→ Work instruction: Search the material below for the string "camera" and extract each line that has it.

[Data to use]

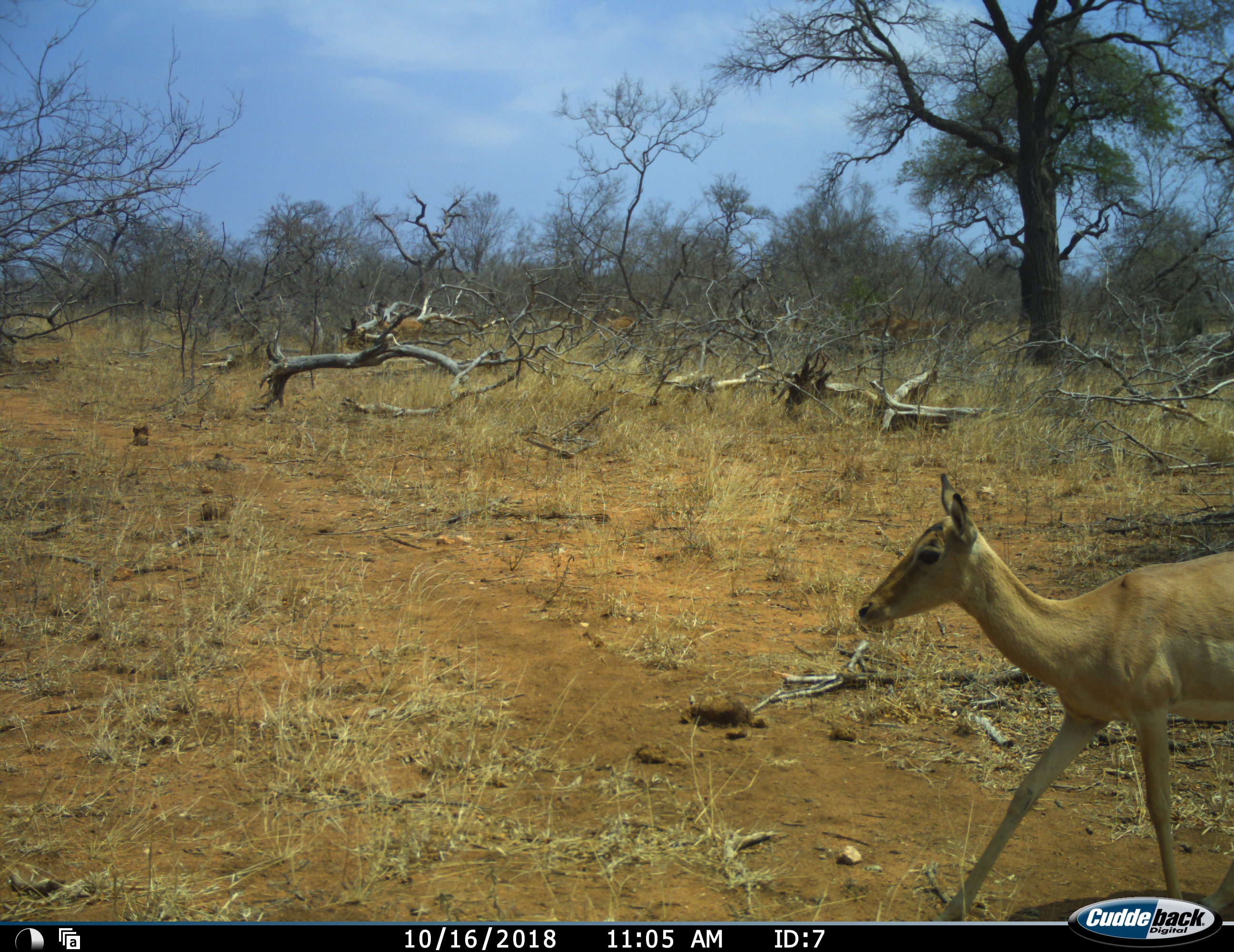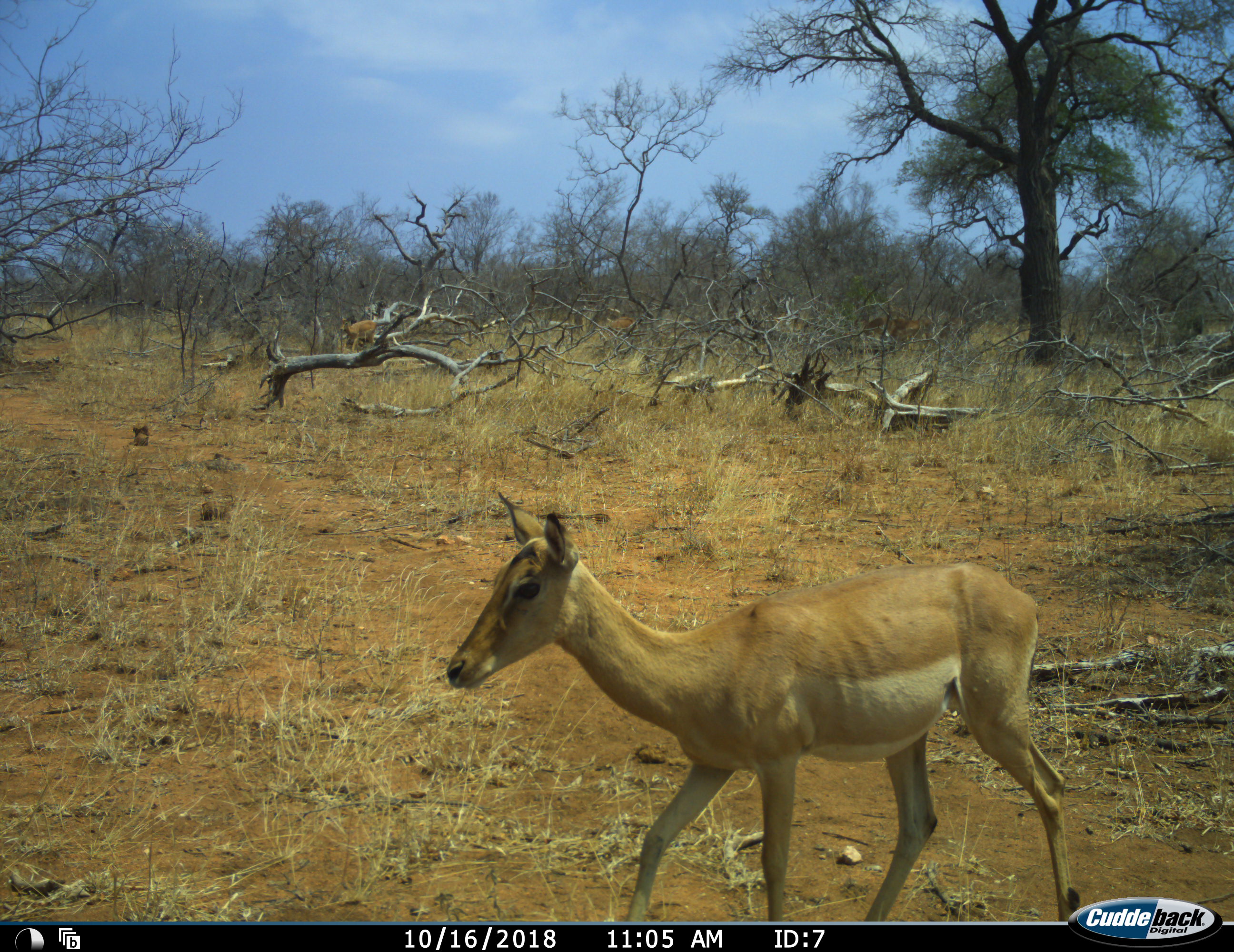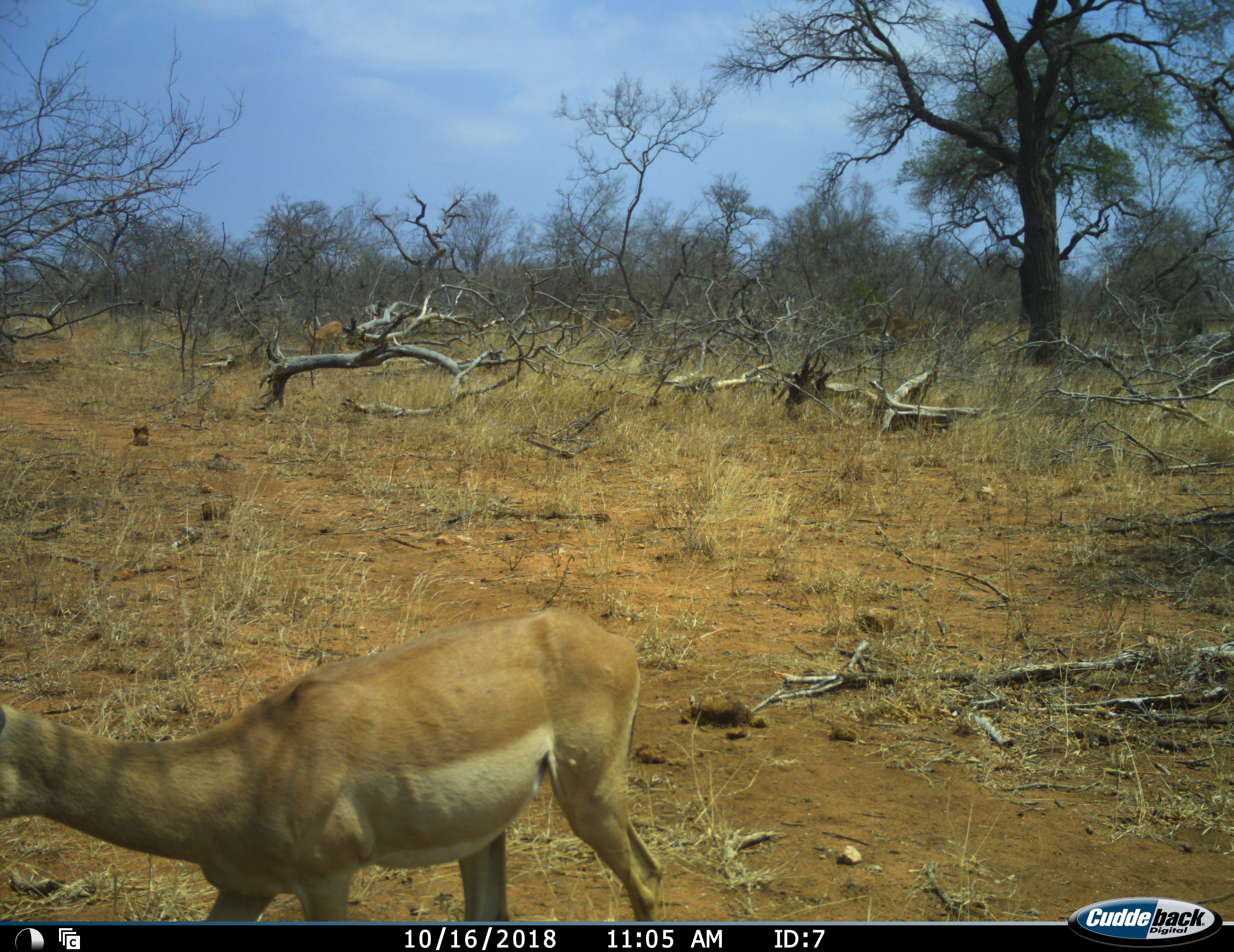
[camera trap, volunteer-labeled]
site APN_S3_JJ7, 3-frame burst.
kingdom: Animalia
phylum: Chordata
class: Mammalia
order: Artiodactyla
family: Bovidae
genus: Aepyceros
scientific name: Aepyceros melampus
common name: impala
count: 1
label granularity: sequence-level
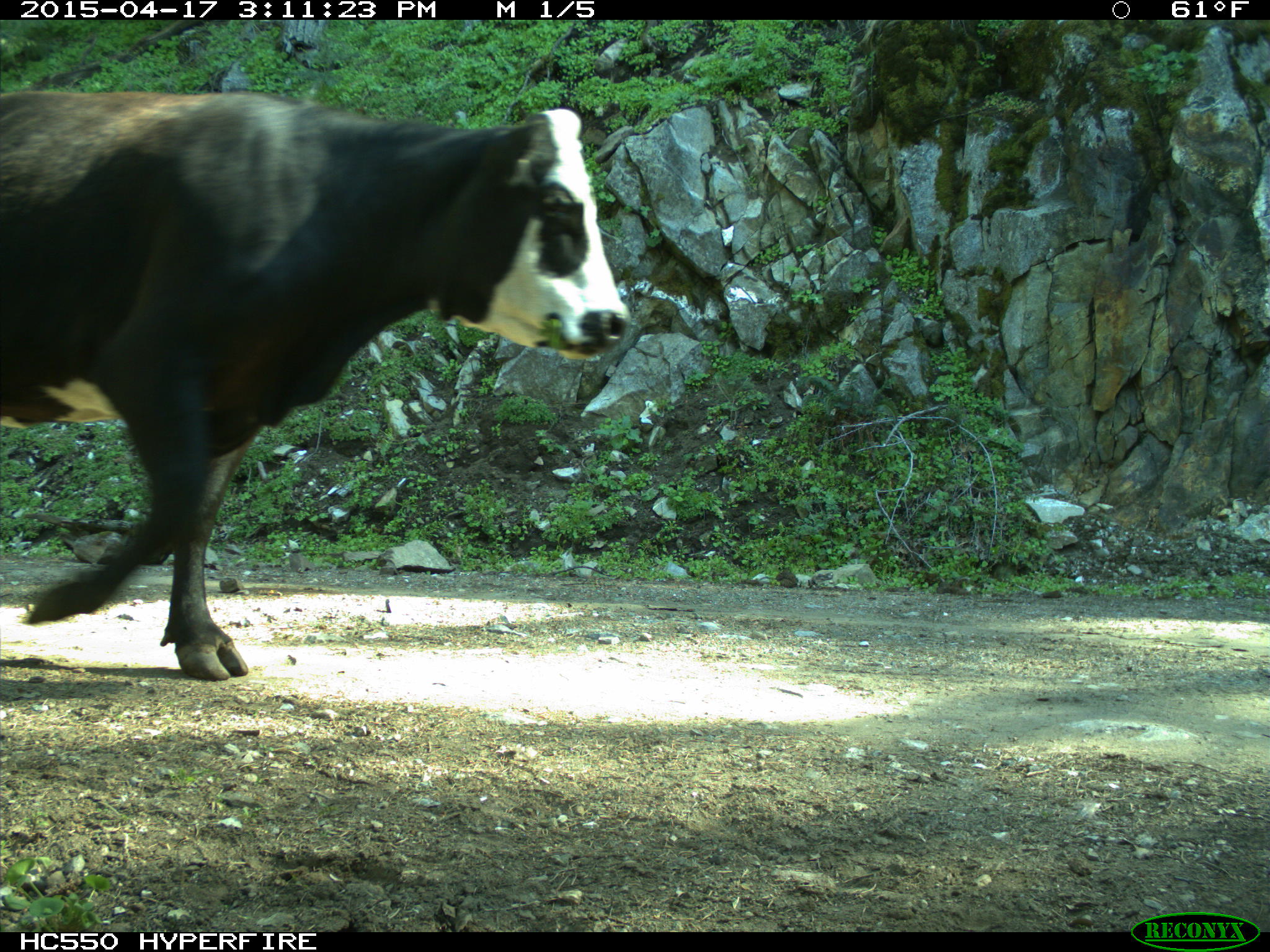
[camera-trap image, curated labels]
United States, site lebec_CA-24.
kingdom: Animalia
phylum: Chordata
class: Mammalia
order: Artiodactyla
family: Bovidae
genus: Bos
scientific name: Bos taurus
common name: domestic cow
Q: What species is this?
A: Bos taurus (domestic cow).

[/Data to use]

→ Your response:
[camera trap, volunteer-labeled]
[camera-trap image, curated labels]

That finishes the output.